Netflix is setting up a dedicated production hub at the Pinewood Group-owned Shepperton Studios in Surrey, southwest London. A bizjournals story mentioned that the facility, spanning 14 sound stages, workshops and office space, would be used to produce new and existing series and movies. It also said that as a result of this venture the number of people employed in the country would be up from more than 25,000 cast, crew and extras that worked on nearly 40 originals and co-productions last year.
This is less on people’s mind as the U.S. appears to be going back to the negotiation table.
But Google was caught on the wrong foot recently when Shumin Zhai, a lead scientist in its AI group was found to have co-authored a Chinese research paper about new computer-human interaction technology with possible application in defense, medicine and education, according to Chinese Academy of Sciences, the largest government science institute.
The institute said that the smart target-selection assistant could speed up on-screen mobile target selection by more than 50% and improve accuracy by nearly 80%, making it eligible for deployment in China’s J20 stealth fighter plane.
A researcher from the People’s Liberation Army (PLA) added to the speculation by saying things like, "They will have no security clearance to get access to sensitive information, for sure," and "But it does not matter.

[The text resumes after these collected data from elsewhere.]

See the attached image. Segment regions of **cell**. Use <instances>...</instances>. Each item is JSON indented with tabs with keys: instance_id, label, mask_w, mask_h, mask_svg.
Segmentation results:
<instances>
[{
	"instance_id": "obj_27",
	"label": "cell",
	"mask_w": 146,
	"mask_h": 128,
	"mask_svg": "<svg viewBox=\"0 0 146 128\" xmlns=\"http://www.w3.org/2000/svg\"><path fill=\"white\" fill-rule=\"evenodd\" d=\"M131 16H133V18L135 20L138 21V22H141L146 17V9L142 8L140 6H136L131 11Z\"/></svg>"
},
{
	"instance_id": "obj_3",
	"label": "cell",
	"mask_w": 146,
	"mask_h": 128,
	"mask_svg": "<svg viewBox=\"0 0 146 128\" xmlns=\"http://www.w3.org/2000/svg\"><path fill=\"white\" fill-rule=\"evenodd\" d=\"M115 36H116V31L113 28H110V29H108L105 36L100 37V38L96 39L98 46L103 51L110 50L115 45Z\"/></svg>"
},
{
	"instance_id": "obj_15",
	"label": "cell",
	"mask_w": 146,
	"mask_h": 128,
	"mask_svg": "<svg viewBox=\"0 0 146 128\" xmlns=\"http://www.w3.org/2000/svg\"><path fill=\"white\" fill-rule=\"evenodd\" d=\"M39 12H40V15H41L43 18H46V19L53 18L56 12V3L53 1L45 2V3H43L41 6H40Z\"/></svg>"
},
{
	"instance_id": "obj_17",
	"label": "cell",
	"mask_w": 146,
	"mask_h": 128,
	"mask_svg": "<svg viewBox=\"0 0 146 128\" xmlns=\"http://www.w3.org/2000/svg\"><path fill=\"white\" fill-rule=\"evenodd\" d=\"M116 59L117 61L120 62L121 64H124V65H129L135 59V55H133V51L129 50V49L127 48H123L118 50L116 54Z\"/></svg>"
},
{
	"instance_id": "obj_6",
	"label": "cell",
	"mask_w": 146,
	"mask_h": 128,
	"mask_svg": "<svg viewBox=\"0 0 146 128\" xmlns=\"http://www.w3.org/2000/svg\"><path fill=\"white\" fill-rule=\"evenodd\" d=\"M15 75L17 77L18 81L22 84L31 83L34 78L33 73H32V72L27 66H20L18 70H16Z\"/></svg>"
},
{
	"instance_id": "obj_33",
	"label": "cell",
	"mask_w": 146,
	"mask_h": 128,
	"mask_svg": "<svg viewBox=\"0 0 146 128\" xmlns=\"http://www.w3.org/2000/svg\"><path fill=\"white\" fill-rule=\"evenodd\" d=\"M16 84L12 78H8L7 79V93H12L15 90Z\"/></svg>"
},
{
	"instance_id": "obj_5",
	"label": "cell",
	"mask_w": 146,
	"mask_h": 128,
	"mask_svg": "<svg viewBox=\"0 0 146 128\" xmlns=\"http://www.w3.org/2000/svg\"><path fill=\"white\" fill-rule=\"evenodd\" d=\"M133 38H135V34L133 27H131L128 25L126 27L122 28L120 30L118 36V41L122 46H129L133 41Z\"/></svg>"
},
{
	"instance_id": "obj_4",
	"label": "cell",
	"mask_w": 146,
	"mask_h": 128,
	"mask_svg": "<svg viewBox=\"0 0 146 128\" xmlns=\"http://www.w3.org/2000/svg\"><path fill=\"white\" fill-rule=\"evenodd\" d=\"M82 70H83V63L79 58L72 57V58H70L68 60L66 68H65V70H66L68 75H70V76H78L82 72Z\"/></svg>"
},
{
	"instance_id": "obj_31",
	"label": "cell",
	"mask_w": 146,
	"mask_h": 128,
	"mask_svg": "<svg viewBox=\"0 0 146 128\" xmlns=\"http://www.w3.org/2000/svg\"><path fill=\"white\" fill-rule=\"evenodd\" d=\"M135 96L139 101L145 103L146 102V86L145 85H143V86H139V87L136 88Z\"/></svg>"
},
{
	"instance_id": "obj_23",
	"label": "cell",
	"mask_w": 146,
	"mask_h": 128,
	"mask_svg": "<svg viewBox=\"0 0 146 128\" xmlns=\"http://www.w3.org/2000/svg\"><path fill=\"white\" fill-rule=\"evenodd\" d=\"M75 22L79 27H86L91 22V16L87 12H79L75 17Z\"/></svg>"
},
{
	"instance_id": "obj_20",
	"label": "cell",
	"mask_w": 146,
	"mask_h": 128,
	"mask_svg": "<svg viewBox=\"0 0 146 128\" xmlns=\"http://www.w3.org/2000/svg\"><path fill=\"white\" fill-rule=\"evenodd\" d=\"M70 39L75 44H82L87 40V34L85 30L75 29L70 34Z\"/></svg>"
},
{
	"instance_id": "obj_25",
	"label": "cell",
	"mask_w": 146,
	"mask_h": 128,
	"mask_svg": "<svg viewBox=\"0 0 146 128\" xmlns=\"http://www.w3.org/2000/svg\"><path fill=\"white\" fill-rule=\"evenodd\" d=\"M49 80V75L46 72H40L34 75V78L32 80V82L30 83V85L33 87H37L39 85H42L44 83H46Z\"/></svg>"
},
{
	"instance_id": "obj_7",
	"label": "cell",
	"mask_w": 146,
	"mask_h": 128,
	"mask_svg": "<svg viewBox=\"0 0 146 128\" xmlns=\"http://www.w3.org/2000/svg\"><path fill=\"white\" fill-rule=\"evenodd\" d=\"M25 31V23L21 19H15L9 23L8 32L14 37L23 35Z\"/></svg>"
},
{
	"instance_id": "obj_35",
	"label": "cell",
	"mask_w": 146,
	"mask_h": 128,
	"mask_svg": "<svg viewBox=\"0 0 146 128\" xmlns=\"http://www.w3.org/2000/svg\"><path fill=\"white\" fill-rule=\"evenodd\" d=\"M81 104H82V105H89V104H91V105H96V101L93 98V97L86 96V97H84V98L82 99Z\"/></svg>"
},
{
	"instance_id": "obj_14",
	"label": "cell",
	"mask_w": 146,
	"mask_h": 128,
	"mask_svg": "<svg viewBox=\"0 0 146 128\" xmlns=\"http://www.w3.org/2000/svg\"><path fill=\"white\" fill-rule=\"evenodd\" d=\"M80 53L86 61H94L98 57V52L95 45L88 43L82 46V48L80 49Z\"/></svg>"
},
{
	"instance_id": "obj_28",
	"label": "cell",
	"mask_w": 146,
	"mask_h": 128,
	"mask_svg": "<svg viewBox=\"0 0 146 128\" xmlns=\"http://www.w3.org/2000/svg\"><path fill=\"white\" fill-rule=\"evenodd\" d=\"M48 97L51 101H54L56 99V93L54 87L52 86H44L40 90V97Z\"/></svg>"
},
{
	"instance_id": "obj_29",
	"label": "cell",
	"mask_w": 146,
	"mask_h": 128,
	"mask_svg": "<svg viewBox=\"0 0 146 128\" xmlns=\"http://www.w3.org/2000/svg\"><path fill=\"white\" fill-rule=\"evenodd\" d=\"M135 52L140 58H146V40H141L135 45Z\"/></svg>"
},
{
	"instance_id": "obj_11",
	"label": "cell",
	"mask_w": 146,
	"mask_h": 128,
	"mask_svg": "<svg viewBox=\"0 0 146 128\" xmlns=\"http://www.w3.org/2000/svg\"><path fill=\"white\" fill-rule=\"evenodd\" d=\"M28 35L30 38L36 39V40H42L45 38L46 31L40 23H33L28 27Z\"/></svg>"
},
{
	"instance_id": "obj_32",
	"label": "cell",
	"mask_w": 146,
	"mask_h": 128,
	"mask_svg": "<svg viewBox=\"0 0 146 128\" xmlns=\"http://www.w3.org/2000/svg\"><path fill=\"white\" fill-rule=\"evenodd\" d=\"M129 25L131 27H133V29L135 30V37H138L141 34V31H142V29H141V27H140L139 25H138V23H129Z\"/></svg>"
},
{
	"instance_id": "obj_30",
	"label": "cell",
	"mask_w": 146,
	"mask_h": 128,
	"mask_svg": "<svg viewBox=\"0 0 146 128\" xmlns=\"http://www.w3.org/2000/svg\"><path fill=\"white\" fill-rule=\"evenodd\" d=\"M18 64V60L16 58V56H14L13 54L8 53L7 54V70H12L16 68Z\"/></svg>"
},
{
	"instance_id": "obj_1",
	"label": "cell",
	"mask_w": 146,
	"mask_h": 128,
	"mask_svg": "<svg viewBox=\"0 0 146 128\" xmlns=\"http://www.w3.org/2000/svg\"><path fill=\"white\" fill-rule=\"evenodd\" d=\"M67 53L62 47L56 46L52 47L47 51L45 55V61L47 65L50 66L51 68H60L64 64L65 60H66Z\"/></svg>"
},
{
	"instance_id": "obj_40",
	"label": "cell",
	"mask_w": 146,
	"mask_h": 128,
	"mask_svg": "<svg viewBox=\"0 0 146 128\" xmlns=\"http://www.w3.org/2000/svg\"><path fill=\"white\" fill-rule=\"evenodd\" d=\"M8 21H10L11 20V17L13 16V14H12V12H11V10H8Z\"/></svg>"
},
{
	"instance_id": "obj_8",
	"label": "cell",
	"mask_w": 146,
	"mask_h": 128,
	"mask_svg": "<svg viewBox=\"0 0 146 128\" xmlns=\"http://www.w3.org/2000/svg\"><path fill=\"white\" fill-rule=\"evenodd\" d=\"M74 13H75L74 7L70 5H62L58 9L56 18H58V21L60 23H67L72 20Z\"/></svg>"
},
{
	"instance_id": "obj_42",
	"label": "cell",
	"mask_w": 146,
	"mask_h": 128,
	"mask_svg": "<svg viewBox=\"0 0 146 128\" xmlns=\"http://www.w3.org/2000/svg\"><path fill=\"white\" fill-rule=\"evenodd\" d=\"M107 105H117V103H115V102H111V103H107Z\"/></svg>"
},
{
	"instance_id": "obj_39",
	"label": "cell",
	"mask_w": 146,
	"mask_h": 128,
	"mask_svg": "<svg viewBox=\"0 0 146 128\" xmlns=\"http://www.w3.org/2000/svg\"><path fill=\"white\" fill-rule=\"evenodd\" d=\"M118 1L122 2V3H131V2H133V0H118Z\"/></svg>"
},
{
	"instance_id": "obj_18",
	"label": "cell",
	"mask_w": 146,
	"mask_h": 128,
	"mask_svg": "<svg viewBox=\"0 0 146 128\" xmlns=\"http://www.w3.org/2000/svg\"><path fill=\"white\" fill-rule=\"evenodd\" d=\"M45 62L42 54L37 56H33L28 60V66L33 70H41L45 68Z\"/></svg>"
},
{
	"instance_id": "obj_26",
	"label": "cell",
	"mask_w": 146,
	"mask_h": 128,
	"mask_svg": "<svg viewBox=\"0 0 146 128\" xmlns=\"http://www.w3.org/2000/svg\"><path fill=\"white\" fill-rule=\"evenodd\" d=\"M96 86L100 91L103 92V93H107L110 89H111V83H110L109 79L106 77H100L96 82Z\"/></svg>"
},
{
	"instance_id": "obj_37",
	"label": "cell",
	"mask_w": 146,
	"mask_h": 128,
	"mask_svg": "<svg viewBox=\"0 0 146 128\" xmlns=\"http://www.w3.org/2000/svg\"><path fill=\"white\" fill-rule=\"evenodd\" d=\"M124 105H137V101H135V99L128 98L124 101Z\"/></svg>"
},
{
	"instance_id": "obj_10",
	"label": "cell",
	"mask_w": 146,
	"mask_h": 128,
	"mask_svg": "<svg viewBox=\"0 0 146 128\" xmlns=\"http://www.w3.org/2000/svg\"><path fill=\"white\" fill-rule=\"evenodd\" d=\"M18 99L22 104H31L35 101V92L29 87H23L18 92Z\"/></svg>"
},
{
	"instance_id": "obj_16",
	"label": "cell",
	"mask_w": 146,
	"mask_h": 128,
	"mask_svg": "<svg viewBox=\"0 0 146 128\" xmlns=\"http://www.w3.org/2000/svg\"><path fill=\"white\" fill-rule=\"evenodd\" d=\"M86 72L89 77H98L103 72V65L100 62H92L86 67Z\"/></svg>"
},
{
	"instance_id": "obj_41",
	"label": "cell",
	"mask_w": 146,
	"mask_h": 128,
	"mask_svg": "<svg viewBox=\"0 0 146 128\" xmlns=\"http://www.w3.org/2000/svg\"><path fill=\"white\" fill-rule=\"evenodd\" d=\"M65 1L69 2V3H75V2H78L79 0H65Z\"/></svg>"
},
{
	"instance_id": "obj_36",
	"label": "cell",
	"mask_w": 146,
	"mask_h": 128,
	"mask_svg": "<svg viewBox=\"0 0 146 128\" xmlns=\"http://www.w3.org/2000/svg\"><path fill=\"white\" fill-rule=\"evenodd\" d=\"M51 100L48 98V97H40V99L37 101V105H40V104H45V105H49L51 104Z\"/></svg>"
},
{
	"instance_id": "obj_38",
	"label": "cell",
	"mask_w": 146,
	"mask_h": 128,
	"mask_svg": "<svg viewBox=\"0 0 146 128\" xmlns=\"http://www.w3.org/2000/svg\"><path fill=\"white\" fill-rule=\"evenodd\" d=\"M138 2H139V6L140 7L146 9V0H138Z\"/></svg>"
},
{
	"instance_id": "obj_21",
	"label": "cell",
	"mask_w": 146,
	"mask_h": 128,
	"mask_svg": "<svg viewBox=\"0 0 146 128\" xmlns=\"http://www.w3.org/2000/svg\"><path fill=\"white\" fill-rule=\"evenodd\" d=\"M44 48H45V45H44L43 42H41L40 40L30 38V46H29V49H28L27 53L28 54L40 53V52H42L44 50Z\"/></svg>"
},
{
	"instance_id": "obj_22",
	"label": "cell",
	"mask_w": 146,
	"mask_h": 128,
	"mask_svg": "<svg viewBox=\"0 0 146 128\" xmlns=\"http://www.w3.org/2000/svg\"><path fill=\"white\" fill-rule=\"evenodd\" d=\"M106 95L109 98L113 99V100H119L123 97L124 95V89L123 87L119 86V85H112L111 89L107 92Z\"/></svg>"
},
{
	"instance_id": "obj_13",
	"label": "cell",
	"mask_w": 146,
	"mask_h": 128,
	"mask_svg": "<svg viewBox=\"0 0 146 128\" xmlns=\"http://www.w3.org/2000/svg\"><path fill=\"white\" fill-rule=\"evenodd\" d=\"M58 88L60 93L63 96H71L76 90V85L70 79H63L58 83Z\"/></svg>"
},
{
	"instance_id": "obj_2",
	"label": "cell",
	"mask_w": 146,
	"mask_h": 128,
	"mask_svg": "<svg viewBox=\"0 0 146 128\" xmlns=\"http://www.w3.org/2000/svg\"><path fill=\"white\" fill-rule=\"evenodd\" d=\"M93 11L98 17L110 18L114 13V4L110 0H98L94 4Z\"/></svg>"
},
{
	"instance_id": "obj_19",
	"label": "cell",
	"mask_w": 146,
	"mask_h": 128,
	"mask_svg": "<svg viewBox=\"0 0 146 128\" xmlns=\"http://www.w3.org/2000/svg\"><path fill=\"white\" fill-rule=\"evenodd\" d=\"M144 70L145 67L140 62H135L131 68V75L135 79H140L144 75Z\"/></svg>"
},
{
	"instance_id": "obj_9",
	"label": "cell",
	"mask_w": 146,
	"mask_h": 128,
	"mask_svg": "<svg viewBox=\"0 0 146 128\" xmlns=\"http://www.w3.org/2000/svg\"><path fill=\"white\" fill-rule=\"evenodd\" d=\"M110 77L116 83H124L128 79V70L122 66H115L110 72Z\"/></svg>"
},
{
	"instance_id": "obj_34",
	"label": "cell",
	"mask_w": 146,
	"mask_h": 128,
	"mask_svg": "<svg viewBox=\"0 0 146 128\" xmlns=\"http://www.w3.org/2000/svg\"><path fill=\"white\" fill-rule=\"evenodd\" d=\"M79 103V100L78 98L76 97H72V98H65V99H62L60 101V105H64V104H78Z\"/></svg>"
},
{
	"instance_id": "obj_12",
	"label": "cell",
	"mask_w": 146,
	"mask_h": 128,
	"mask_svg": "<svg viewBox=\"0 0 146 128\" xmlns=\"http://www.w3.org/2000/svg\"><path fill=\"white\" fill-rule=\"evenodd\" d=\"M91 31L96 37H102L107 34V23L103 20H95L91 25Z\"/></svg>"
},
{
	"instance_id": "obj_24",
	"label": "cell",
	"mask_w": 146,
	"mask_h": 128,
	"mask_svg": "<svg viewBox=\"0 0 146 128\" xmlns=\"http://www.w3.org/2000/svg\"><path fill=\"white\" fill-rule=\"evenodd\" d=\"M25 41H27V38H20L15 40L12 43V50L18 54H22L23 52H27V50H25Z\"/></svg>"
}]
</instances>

What we need is their brain.” and "For instance, they can be asked to develop an algorithm but not briefed on the details of how the algorithm would be used."
Defending itself, Google said that the project its engineer was involved in was not about military application and used “long-existing statistical modelling techniques, not AI or deep learning models”.
Meanwhile, Apple, HP, Dell Microsoft, Amazon, Sony and Nintendo are all looking to move more of their production away from China to comply with America’s requirement for products not manufactured in China. The move is less about supporting the government’s punitive tariffs and more about keeping cost under control (because the tariffs raise the cost of production and final price of products).